Apple Tasting Revisited: Bayesian Approaches to Partially Monitored Online Binary Classification
This work addresses a partially monitored online learning problem with applications in scenarios like medical testing or spam filtering, but it is incremental as it builds on prior apple tasting studies with new Bayesian approaches.
The paper tackles the apple tasting problem in online binary classification, where the learner only observes true labels when predicting 1, by applying Thompson Sampling with a logistic regression model, achieving an improved Bayesian regret bound and superior empirical performance compared to existing methods.

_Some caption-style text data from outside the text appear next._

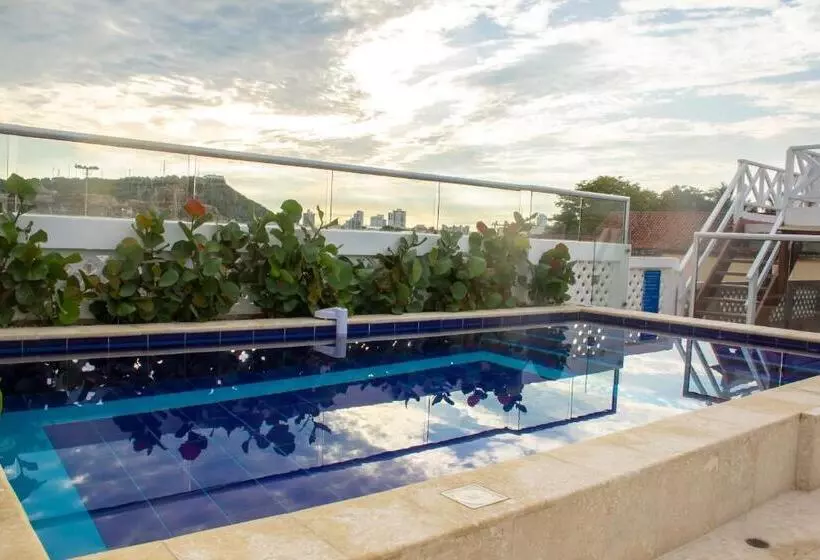 Fotos del hotel Casa Villa Colonial By Akel S:  2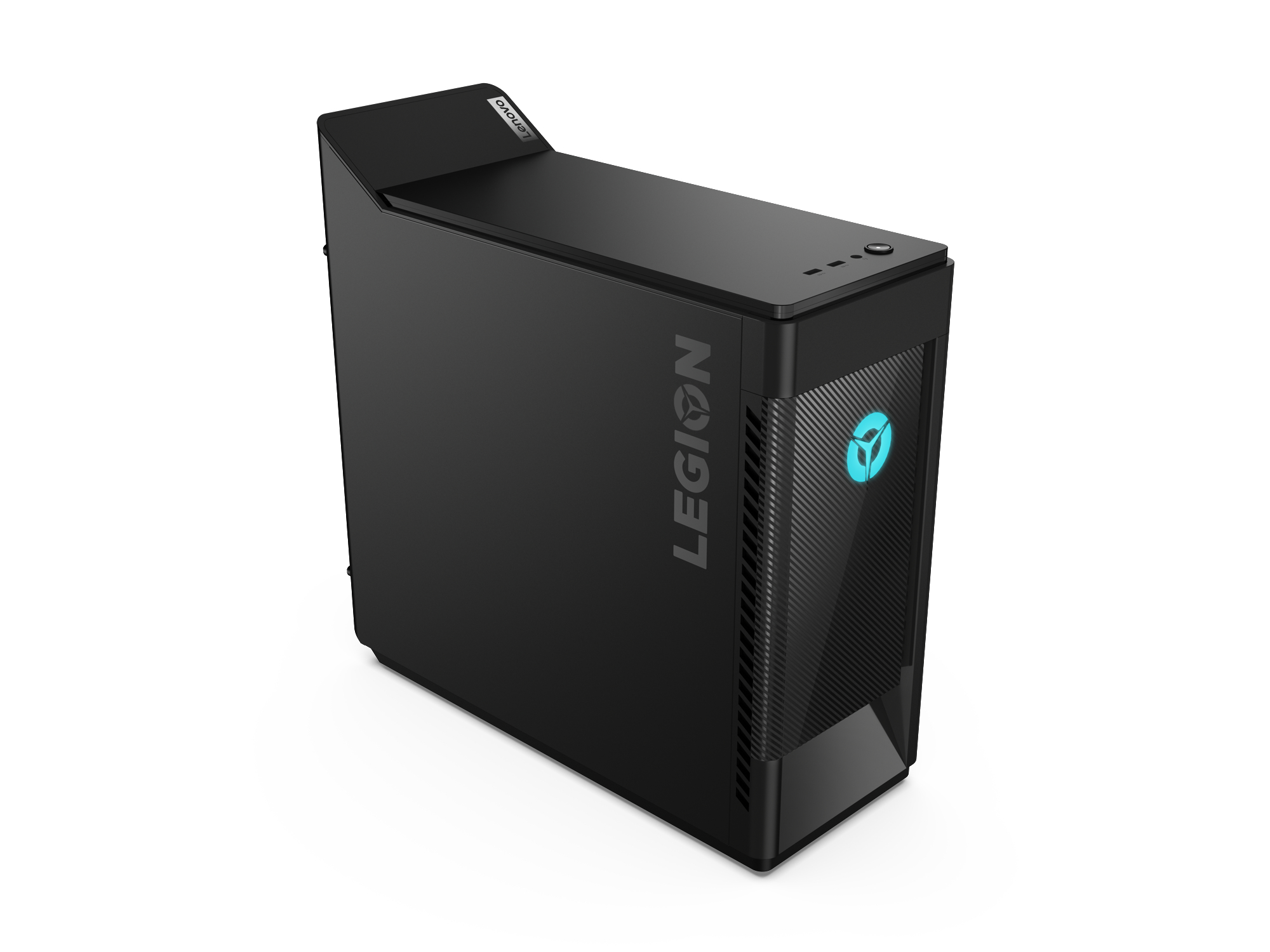 LENOVO Legion Tower 5 - AMD Ryzen™ 5 3600 - 16 GB - 512 GB - NVIDIA GeForce RTX™ 2060 - Windows 10 Home (64 Bit)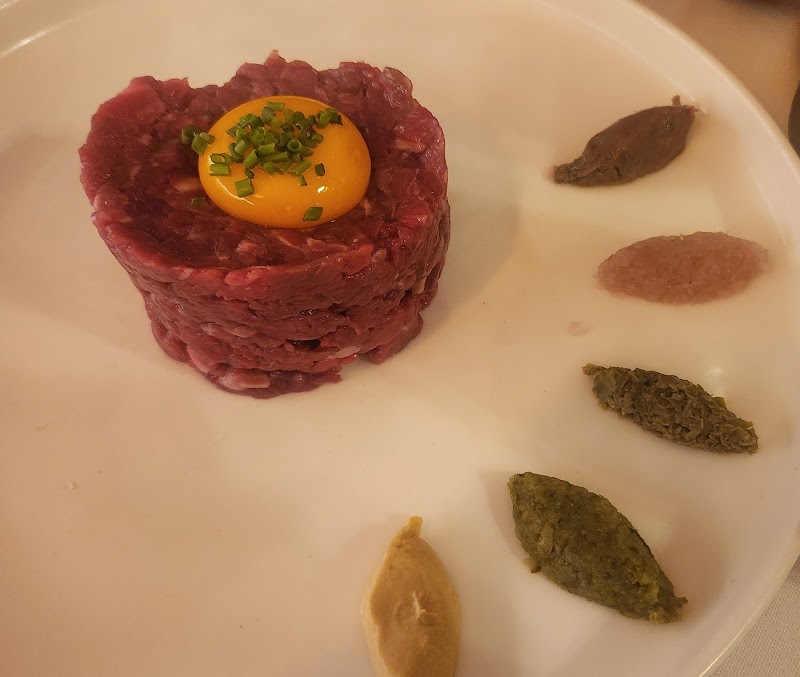 Macleay St Bistro photo 7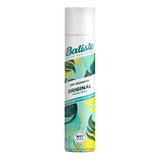 Shampoo A Seco Batiste Dry Original Classic 7,65 Oz - 216g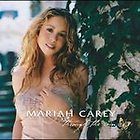 Rain Import 3 Track Single by Mariah Carey CD Feb 2003 Island
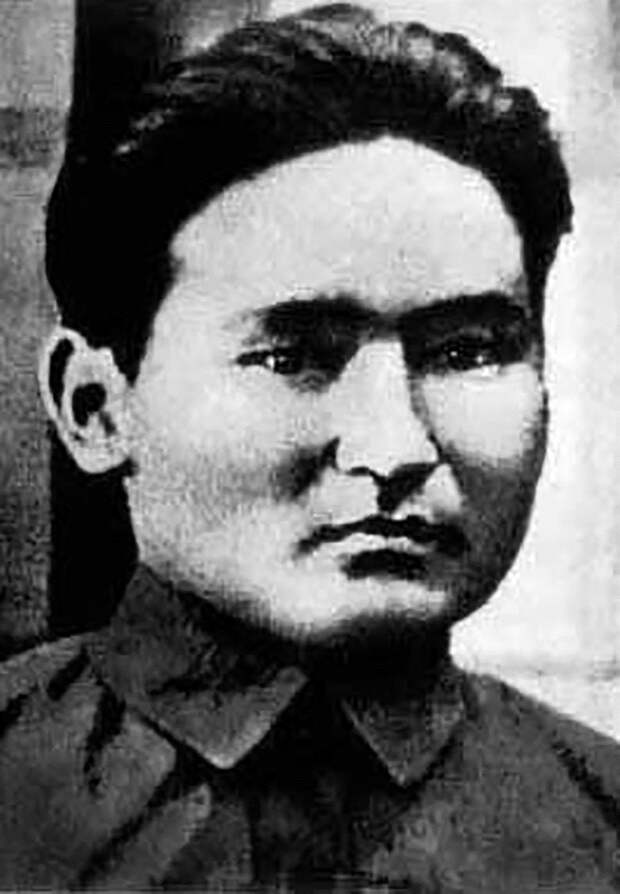 Ардан Маркизов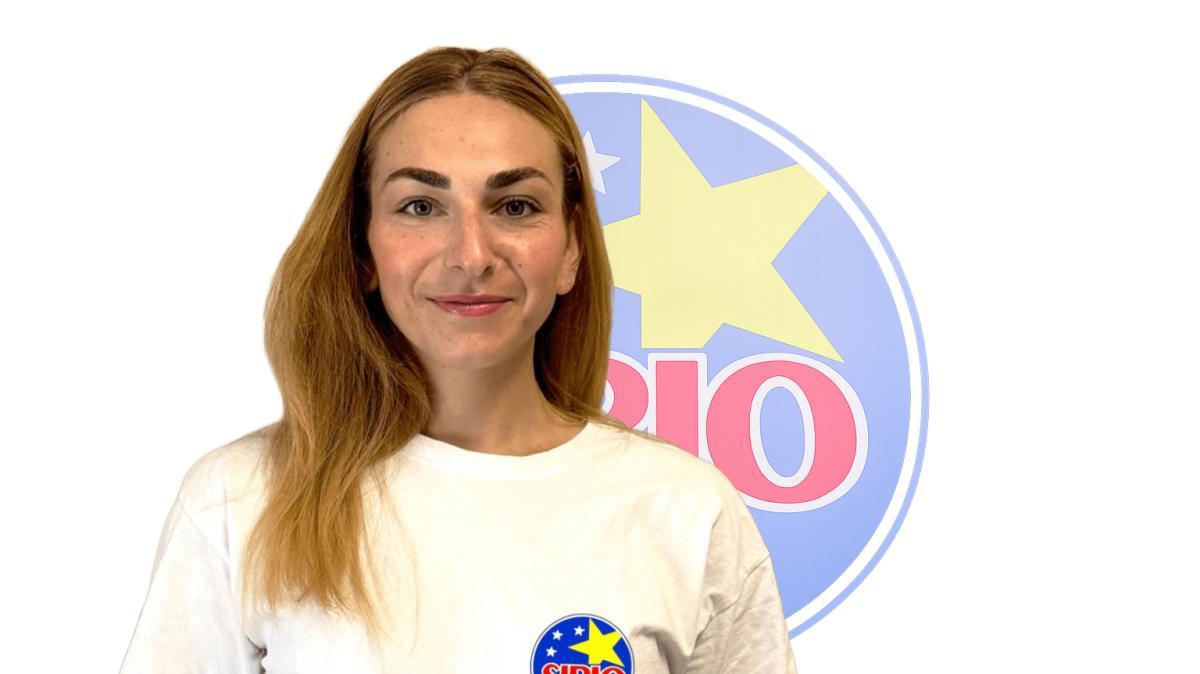 Come cresce la rinata Sirio Perugia! Secondo tassello per la squadra di B1 di volley femminile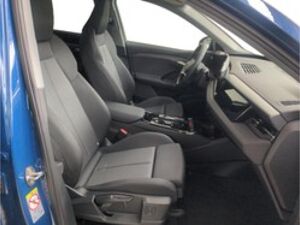 Audi Q6 e-tron AHK bild 4
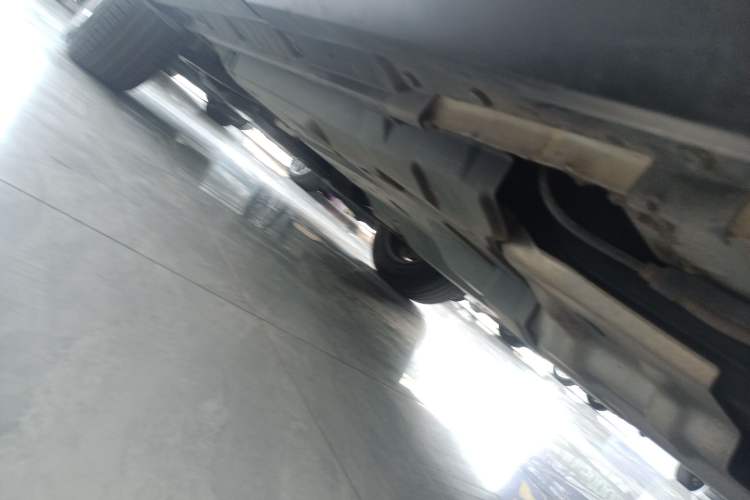 Used Lexus RX 2020 300 Two-Wheel Drive Elite Edition China VI Standard Left Side Sill
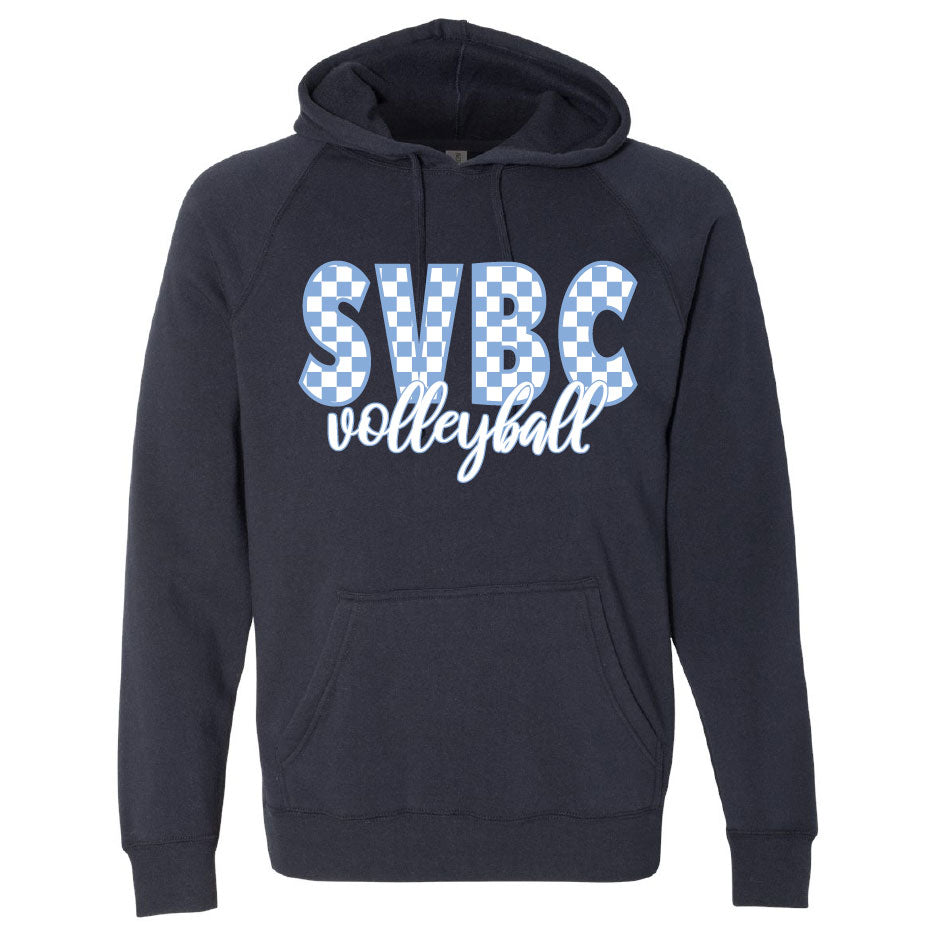 Spirit VB 2027 Softstyle Hoodie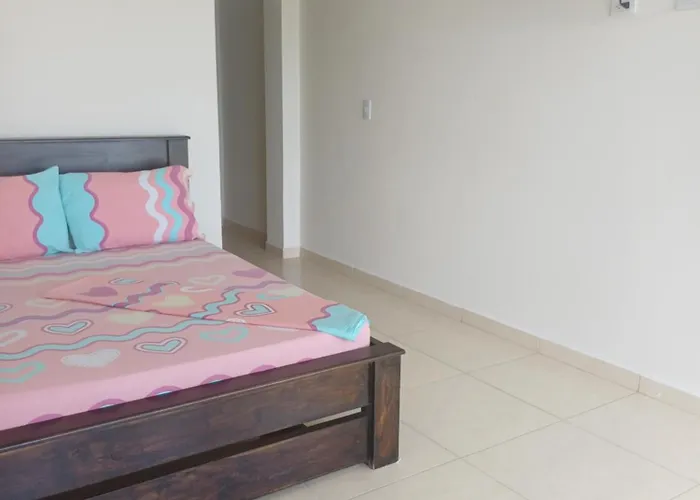La Manigua Hostal
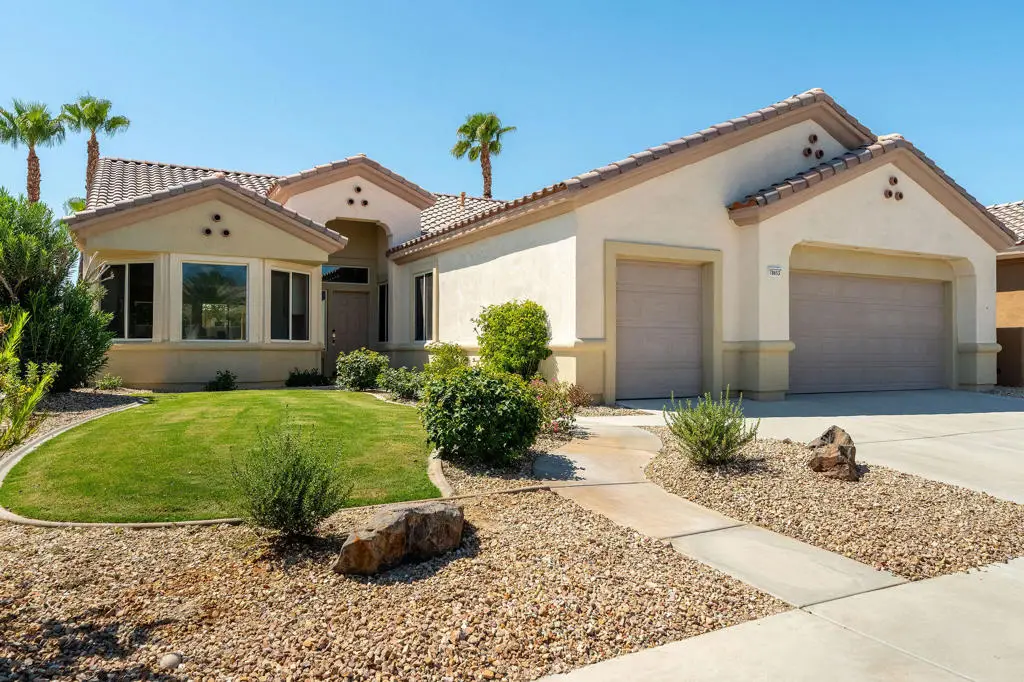 78653 Falsetto Drive, Palm Desert, CA 92211 - #1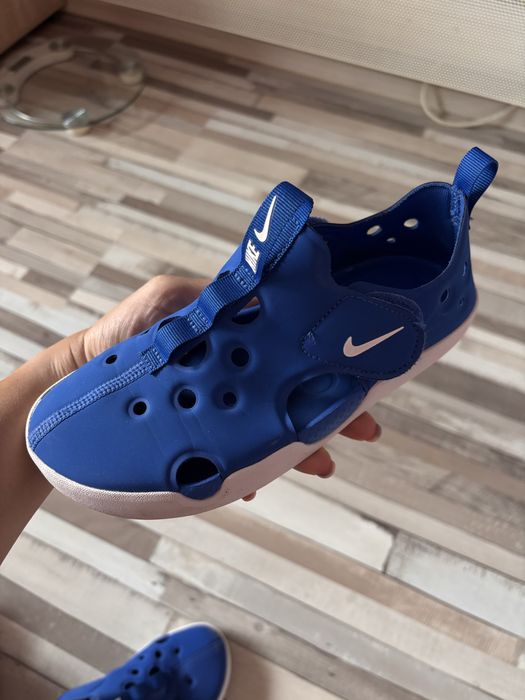 Детски сандали Nike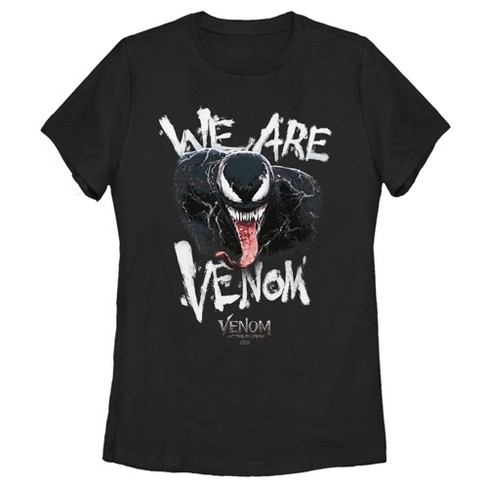 Venom 2025 t shirt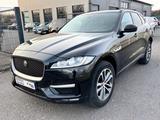 Jaguar F-PACE 2.0  R-Sport AWD Aut/Navi+Camera/Panorama - Jaguar F-Pace in Bonn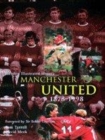 Image for Manchester United, 1878-1998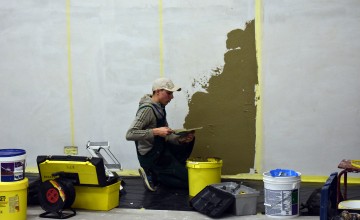 2017 - Konkurss būvniekiem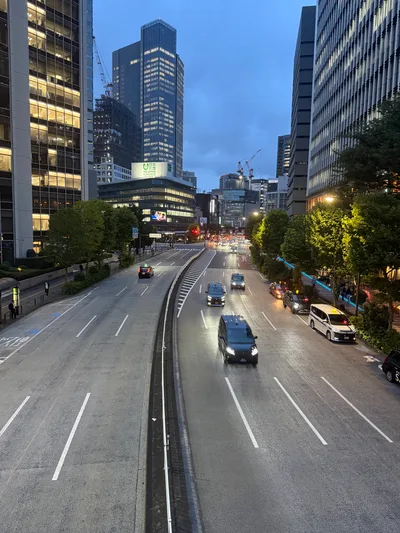 Toranomon, Japan — 24 June 2026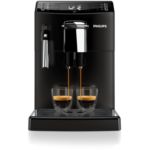 Lielisks espresso un filtrētas kafijas garša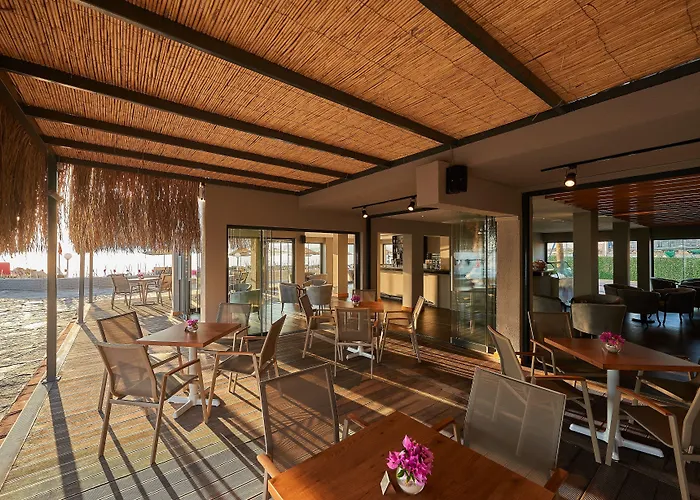 Altin Yunus Hotel&spa -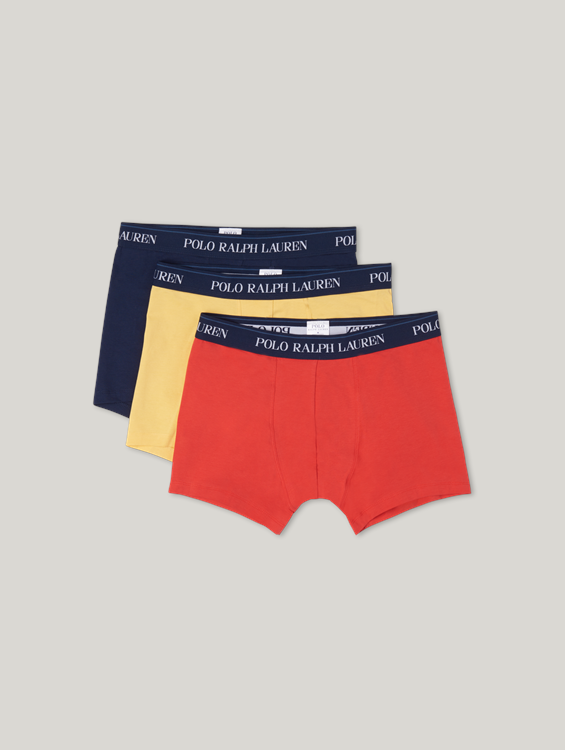 Image sur Lot de 3 shorts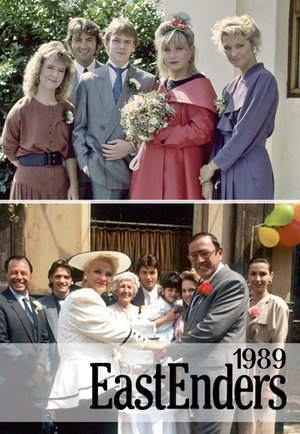Poster for EastEnders: Series 5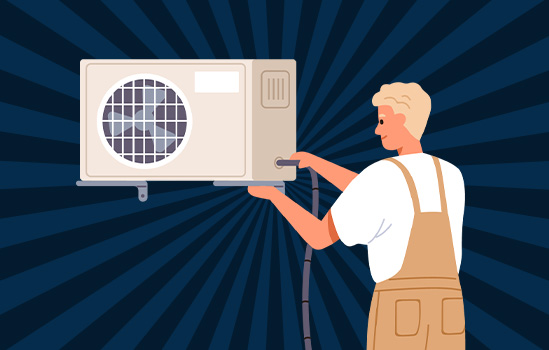 AC Installation & Replacement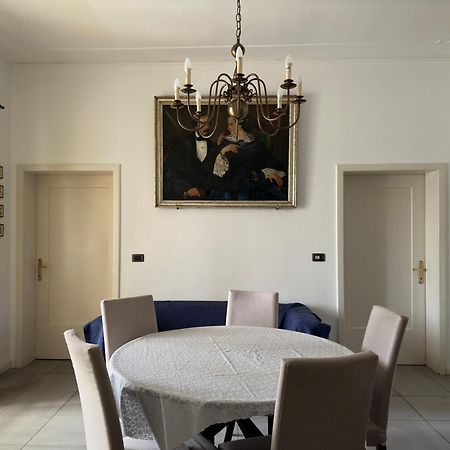 Venetian Mood: Secret Gardenアパートメント エクステリア 写真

We consider a variant of online binary classification where a learner sequentially assigns labels ($0$ or $1$) to items with unknown true class. If, but only if, the learner chooses label $1$ they immediately observe the true label of the item. The learner faces a trade-off between short-term classification accuracy and long-term information gain. This problem has previously been studied under the name of the `apple tasting' problem. We revisit this problem as a partial monitoring problem with side information, and focus on the case where item features are linked to true classes via a logistic regression model. Our principal contribution is a study of the performance of Thompson Sampling (TS) for this problem. Using recently developed information-theoretic tools, we show that TS achieves a Bayesian regret bound of an improved order to previous approaches. Further, we experimentally verify that efficient approximations to TS and Information Directed Sampling via Pólya-Gamma augmentation have superior empirical performance to existing methods.